Жена Давида Лилия была женщиной в теле, но при этом от природы красивой и довольно умной. Она занималась разведением собак породы тасма, которая приобрела небывалый успех два года назад. Порода была выведена в 2069 году и удивительно походила на помесь койота и вымершего бог знает сколько лет назад фолклендского волка. По крайней мере, так многие утверждали. Собака была популярна не только благодаря своей экзотичной внешности, но и повадкам. Для охраны она совсем не годилась, потому что практически не лаяла, но была ласковой, преданной и легко обучаемой. По уровню интеллекта ее даже поставили перед немецкой овчаркой. Она идеально подходила для изнеженных городских жителей. В России заводчиков не было, поэтому Лилия быстро ухватилась за эту идею. Сперва Давид был против затеи тратить кучу денег на племенных кобеля и суку, которых должны были доставить из Австралии. Но по причине своей природной (или выработанной) уступчивости и присутствия гордыни (он не мог вот так запросто показать, что это что-то для него значит) Давид все-таки разрешил своей жене. И теперь он, кажется, даже не жалел об этом, но иногда он злился на себя за излишнюю доброту, если таковая вообще могла существовать в природе. Иной раз он принимал это за отсутствие твердости и силы воли. Он терзал себя разного рода сомнениями и вопросами, причиняя себе этим душевную боль. Тогда он ходил угрюмый и очень мало разговаривал. Даже с любимой дочкой.

И сейчас на него накатила непредвиденная тоска. Время тянулось мучительно долго, а он словно торопился куда-то. В забегаловке все время работал обычный телевизор, настроенный на канал с фильмами. Сейчас шла какая-то слезливая голливудская мелодрама без особых вывертов сюжета и «жизненности». Что-то, как всегда, сказочное. Давид не пытался вслушиваться в реплики актеров, он был поглощен мыслями о роботе и жене, с которой прожил девятнадцать лет. Она была доброй женщиной, хотя и несколько приземленной, но зарекомендовала себя как хорошая хозяйка и мать. Давид не мог вспомнить ни одного случая, когда она бы подвела его. Он ни разу не заподозрил ее в неверности или недовольстве доходами мужа. Они познакомились еще в старших классах, но завязали отношения только в двадцатилетнем возрасте. За миром они, как и большинство тамошних жителей, следили по обычному телевизору. Друг с другом они связывались по обычной мобильной телефонной связи.

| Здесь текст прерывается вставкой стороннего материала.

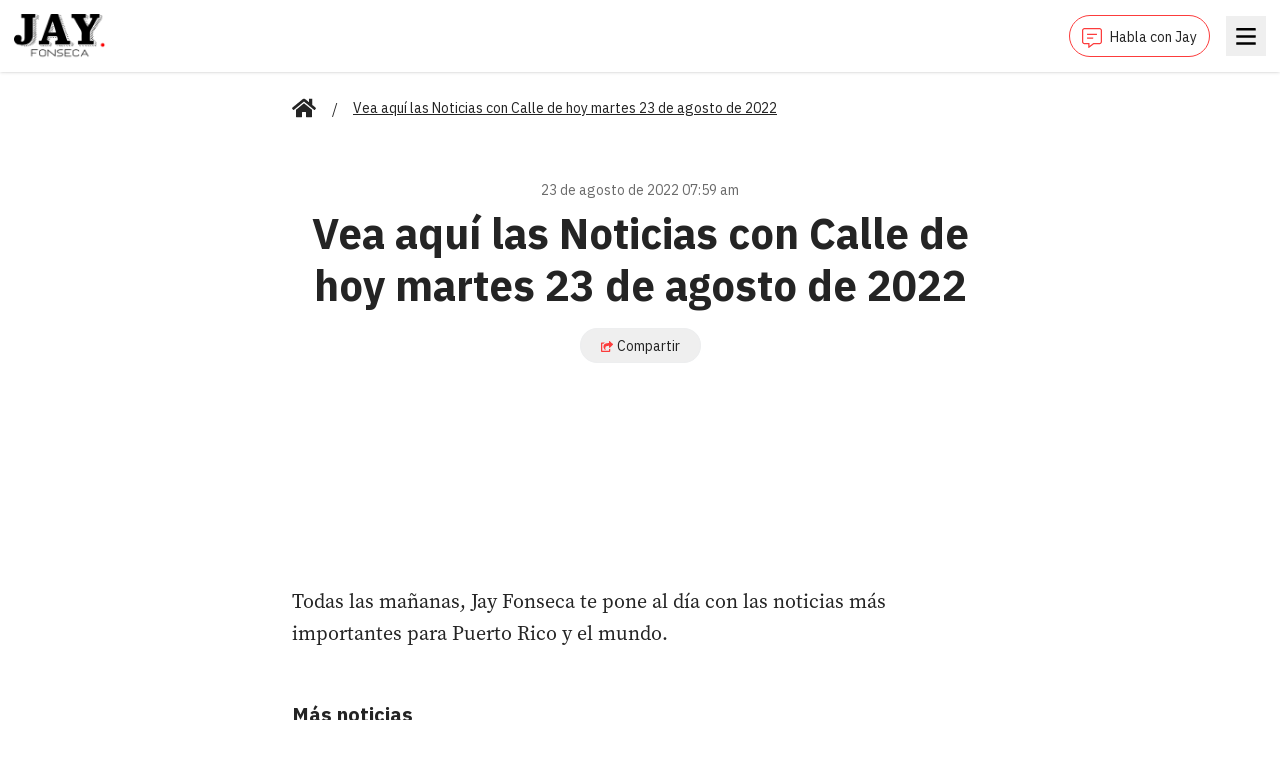

--- FILE ---
content_type: text/html; charset=utf-8
request_url: https://www.google.com/recaptcha/api2/aframe
body_size: 265
content:
<!DOCTYPE HTML><html><head><meta http-equiv="content-type" content="text/html; charset=UTF-8"></head><body><script nonce="zJsRbJU-VuM0rcSKg9oemg">/** Anti-fraud and anti-abuse applications only. See google.com/recaptcha */ try{var clients={'sodar':'https://pagead2.googlesyndication.com/pagead/sodar?'};window.addEventListener("message",function(a){try{if(a.source===window.parent){var b=JSON.parse(a.data);var c=clients[b['id']];if(c){var d=document.createElement('img');d.src=c+b['params']+'&rc='+(localStorage.getItem("rc::a")?sessionStorage.getItem("rc::b"):"");window.document.body.appendChild(d);sessionStorage.setItem("rc::e",parseInt(sessionStorage.getItem("rc::e")||0)+1);localStorage.setItem("rc::h",'1769544408377');}}}catch(b){}});window.parent.postMessage("_grecaptcha_ready", "*");}catch(b){}</script></body></html>

--- FILE ---
content_type: text/x-component
request_url: https://jayfonseca.com/habla-con-jay?_rsc=t64w8
body_size: 1502
content:
2:I[5967,["312","static/chunks/312-843a04495919760c.js","126","static/chunks/126-88745b10aac2d5ab.js","280","static/chunks/280-d1dbd97c0883c3d4.js","808","static/chunks/808-fb21d8c77448fbba.js","796","static/chunks/app/habla-con-jay/page-41069d80ac237b3c.js"],"default"]
3:I[4058,["312","static/chunks/312-843a04495919760c.js","126","static/chunks/126-88745b10aac2d5ab.js","280","static/chunks/280-d1dbd97c0883c3d4.js","808","static/chunks/808-fb21d8c77448fbba.js","796","static/chunks/app/habla-con-jay/page-41069d80ac237b3c.js"],"default"]
4:I[231,["312","static/chunks/312-843a04495919760c.js","126","static/chunks/126-88745b10aac2d5ab.js","280","static/chunks/280-d1dbd97c0883c3d4.js","808","static/chunks/808-fb21d8c77448fbba.js","796","static/chunks/app/habla-con-jay/page-41069d80ac237b3c.js"],""]
5:I[9275,[],""]
6:I[1343,[],""]
7:I[4080,["185","static/chunks/app/layout-8633249da703da4e.js"],""]
8:I[4404,["185","static/chunks/app/layout-8633249da703da4e.js"],"GoogleAnalytics"]
0:["QZaRRsEqWKoExNzJ6H0eZ",[[["",{"children":["habla-con-jay",{"children":["__PAGE__",{}]}]},"$undefined","$undefined",true],["",{"children":["habla-con-jay",{"children":["__PAGE__",{},[["$L1",[["$","$L2",null,{"pinnedBar":["$","section",null,{"className":"bg-black py-0.5","children":["$","div",null,{"className":"mx-auto px-3.5 container","children":["$","span",null,{"className":"font-bold font-ibm-plex-sans text-xs text-white uppercase","children":"Habla con Jay"}]}]}]}],["$","main",null,{"className":"pb-14 pt-28","children":["$","div",null,{"className":"mx-auto px-3.5 container overflow-hidden","children":["$","div",null,{"className":"md:col-span-8","children":[["$","p",null,{"className":"mb-5 text-xl","children":["Deja un mensaje anÃ³nimo para Jay y el equipo. Adjunta fotos/videos (mÃ¡ximo 4 fotos de 5MB por foto) presionando en el botÃ³n"," ",["$","span",null,{"className":"font-bold","children":"Adjuntar"}],"."]}],["$","$L3",null,{}],["$","div",null,{"className":"bg-[#f4f4f4] rounded-md p-5","children":[["$","h2",null,{"className":"font-bold font-ibm-plex-sans mb-4 text-xl md:text-2xl","children":"ComunicaciÃ³n encriptada con Jay a travÃ©s de Signal"}],["$","p",null,{"className":"mb-4 text-xl","children":"Signal es una aplicaciÃ³n de mensajerÃ­a que garantiza que solo tÃº y la persona con quien te comuniques puedan leer lo que se envÃ­a, y que nadie mÃ¡s, ni siquiera Signal, puede hacerlo."}],["$","p",null,{"className":"text-xl","children":"Para comunicarte con Jay, de manera privada y segura, baja la aplicaciÃ³n Signal y escribe a este nÃºmero:"}],["$","p",null,{"className":"font-bold font-ibm-plex-sans my-6 text-center text-xl md:text-2xl","children":"787-448-1234"}],["$","div",null,{"className":"flex flex-column justify-between items-center","children":[["$","p",null,{"className":"border-b-4 border-b-[#FC3C3C] text-xl","children":["$","$L4",null,{"href":"https://signal.org/download","rel":"noopener noreferrer","target":"_blank","children":"Descargar Signal"}]}],["$","p",null,{"children":["$","$L4",null,{"href":"https://signal.org/download","className":"text-[#FC3C3C]","rel":"noopener noreferrer","target":"_blank","children":["$","svg",null,{"className":"w-6","focusable":"false","xmlns":"http://www.w3.org/2000/svg","viewBox":"0 0 512 512","children":["$","path",null,{"fill":"currentColor","d":"M497.6,0,334.4.17A14.4,14.4,0,0,0,320,14.57V47.88a14.4,14.4,0,0,0,14.69,14.4l73.63-2.72,2.06,2.06L131.52,340.49a12,12,0,0,0,0,17l23,23a12,12,0,0,0,17,0L450.38,101.62l2.06,2.06-2.72,73.63A14.4,14.4,0,0,0,464.12,192h33.31a14.4,14.4,0,0,0,14.4-14.4L512,14.4A14.4,14.4,0,0,0,497.6,0ZM432,288H416a16,16,0,0,0-16,16V458a6,6,0,0,1-6,6H54a6,6,0,0,1-6-6V118a6,6,0,0,1,6-6H208a16,16,0,0,0,16-16V80a16,16,0,0,0-16-16H48A48,48,0,0,0,0,112V464a48,48,0,0,0,48,48H400a48,48,0,0,0,48-48V304A16,16,0,0,0,432,288Z"}]}]}]}]]}]]}]]}]}]}]]],null],null]},["$","$L5",null,{"parallelRouterKey":"children","segmentPath":["children","habla-con-jay","children"],"error":"$undefined","errorStyles":"$undefined","errorScripts":"$undefined","template":["$","$L6",null,{}],"templateStyles":"$undefined","templateScripts":"$undefined","notFound":"$undefined","notFoundStyles":"$undefined","styles":null}],null]},[["$","html",null,{"lang":"en","children":[["$","head",null,{"children":["$","link",null,{"rel":"icon","href":"/favicon.ico","sizes":"any"}]}],["$","body",null,{"className":"__variable_905274 __variable_e363a1","children":[["$","$L5",null,{"parallelRouterKey":"children","segmentPath":["children"],"error":"$undefined","errorStyles":"$undefined","errorScripts":"$undefined","template":["$","$L6",null,{}],"templateStyles":"$undefined","templateScripts":"$undefined","notFound":[["$","title",null,{"children":"404: This page could not be found."}],["$","div",null,{"style":{"fontFamily":"system-ui,\"Segoe UI\",Roboto,Helvetica,Arial,sans-serif,\"Apple Color Emoji\",\"Segoe UI Emoji\"","height":"100vh","textAlign":"center","display":"flex","flexDirection":"column","alignItems":"center","justifyContent":"center"},"children":["$","div",null,{"children":[["$","style",null,{"dangerouslySetInnerHTML":{"__html":"body{color:#000;background:#fff;margin:0}.next-error-h1{border-right:1px solid rgba(0,0,0,.3)}@media (prefers-color-scheme:dark){body{color:#fff;background:#000}.next-error-h1{border-right:1px solid rgba(255,255,255,.3)}}"}}],["$","h1",null,{"className":"next-error-h1","style":{"display":"inline-block","margin":"0 20px 0 0","padding":"0 23px 0 0","fontSize":24,"fontWeight":500,"verticalAlign":"top","lineHeight":"49px"},"children":"404"}],["$","div",null,{"style":{"display":"inline-block"},"children":["$","h2",null,{"style":{"fontSize":14,"fontWeight":400,"lineHeight":"49px","margin":0},"children":"This page could not be found."}]}]]}]}]],"notFoundStyles":[],"styles":null}],["$","$L7",null,{"async":true,"src":"https://securepubads.g.doubleclick.net/tag/js/gpt.js","strategy":"afterInteractive"}],["$","$L8",null,{"gaId":"G-QL5PYL9JXS"}]]}]]}],null],null],[[["$","link","0",{"rel":"stylesheet","href":"/_next/static/css/a53c17a34eee0545.css","precedence":"next","crossOrigin":"$undefined"}]],"$L9"]]]]
9:[["$","meta","0",{"name":"viewport","content":"width=device-width, initial-scale=1"}],["$","meta","1",{"charSet":"utf-8"}],["$","title","2",{"children":"Jay Fonseca"}],["$","link","3",{"rel":"icon","href":"/favicon.ico","type":"image/x-icon","sizes":"192x192"}],["$","meta","4",{"name":"next-size-adjust"}]]
1:null


--- FILE ---
content_type: text/x-component
request_url: https://jayfonseca.com/defensa-presentara-dos-testigos?_rsc=t64w8
body_size: -276
content:
0:["QZaRRsEqWKoExNzJ6H0eZ",[["children",["slug","defensa-presentara-dos-testigos","d"],[["slug","defensa-presentara-dos-testigos","d"],{"children":["__PAGE__",{}]}],null,null]]]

Давид дожевывал последний кусок тушеной телятины, когда в бар влетел немолодой мужчина, плотно укутанный в одежды, развеяв клубы обычного табачного дыма. Все отдыхавшие тут же обратили на него внимание, но были уже готовы снова отвести взгляды. Городок был небольшой, следовательно, новые лица здесь можно было увидеть нечасто. Мужчиной оказался здешний сторож. Несмотря на свое дело, выглядел он всегда опрятно, хотя был тощ, а на впалых щеках виднелась пятидневная седая щетина.

– Быстро включите новостной канал! – генеральски скомандовал он. И хотя все вокруг прекрасно понимали, что бармен не внемлет его мольбам, все же покосились на последнего с интересом и вопросом на лицах.

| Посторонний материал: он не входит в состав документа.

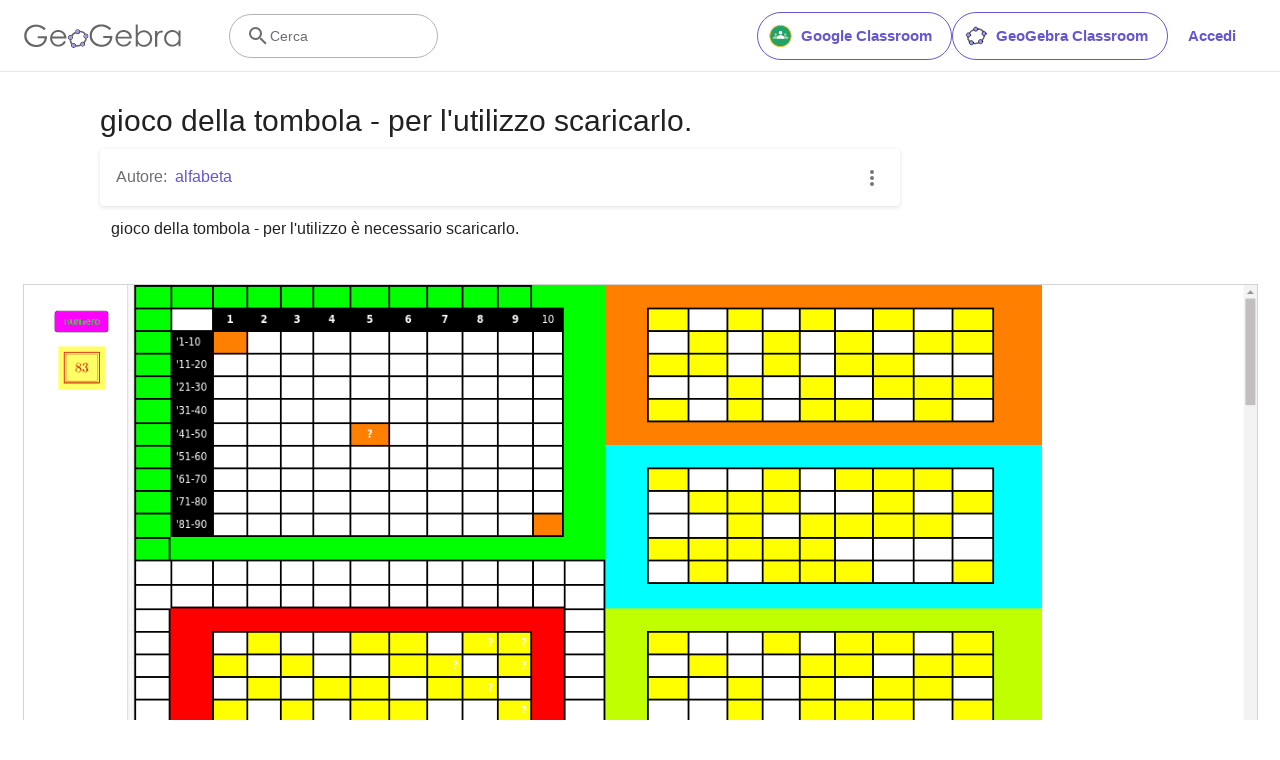

--- FILE ---
content_type: text/html; charset=utf-8
request_url: https://www.google.com/recaptcha/api2/aframe
body_size: 267
content:
<!DOCTYPE HTML><html><head><meta http-equiv="content-type" content="text/html; charset=UTF-8"></head><body><script nonce="Owi32Dw1FOMftObAAISyZw">/** Anti-fraud and anti-abuse applications only. See google.com/recaptcha */ try{var clients={'sodar':'https://pagead2.googlesyndication.com/pagead/sodar?'};window.addEventListener("message",function(a){try{if(a.source===window.parent){var b=JSON.parse(a.data);var c=clients[b['id']];if(c){var d=document.createElement('img');d.src=c+b['params']+'&rc='+(localStorage.getItem("rc::a")?sessionStorage.getItem("rc::b"):"");window.document.body.appendChild(d);sessionStorage.setItem("rc::e",parseInt(sessionStorage.getItem("rc::e")||0)+1);localStorage.setItem("rc::h",'1768430108559');}}}catch(b){}});window.parent.postMessage("_grecaptcha_ready", "*");}catch(b){}</script></body></html>

--- FILE ---
content_type: text/plain
request_url: https://rtb.openx.net/openrtbb/prebidjs
body_size: -85
content:
{"id":"958e6b5f-4a87-4a96-bda9-c2c935101c1e","nbr":0}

– Включайте же, я вам говорю! – голос сторожа стал надрывнее, было понятно, что он не пьян и не играет.

Челюсть Давида перестала двигаться, хотя во рту был еще не до конца прожеванный кусок. Он с недоумением смотрел на мужчину, которого давно знал, но не так, чтобы уж сильно хорошо, а, что называется, знал просто о наличии сего. На этот раз бармен, с завидным усердием протиравший до этого стойку, взял пульт и переключил канал. Новостная программа уже была в разгаре, и зрители застали репортаж на полуслове. Репортера в кадре не было, только голос и сопровождающий рассказ видеоряд.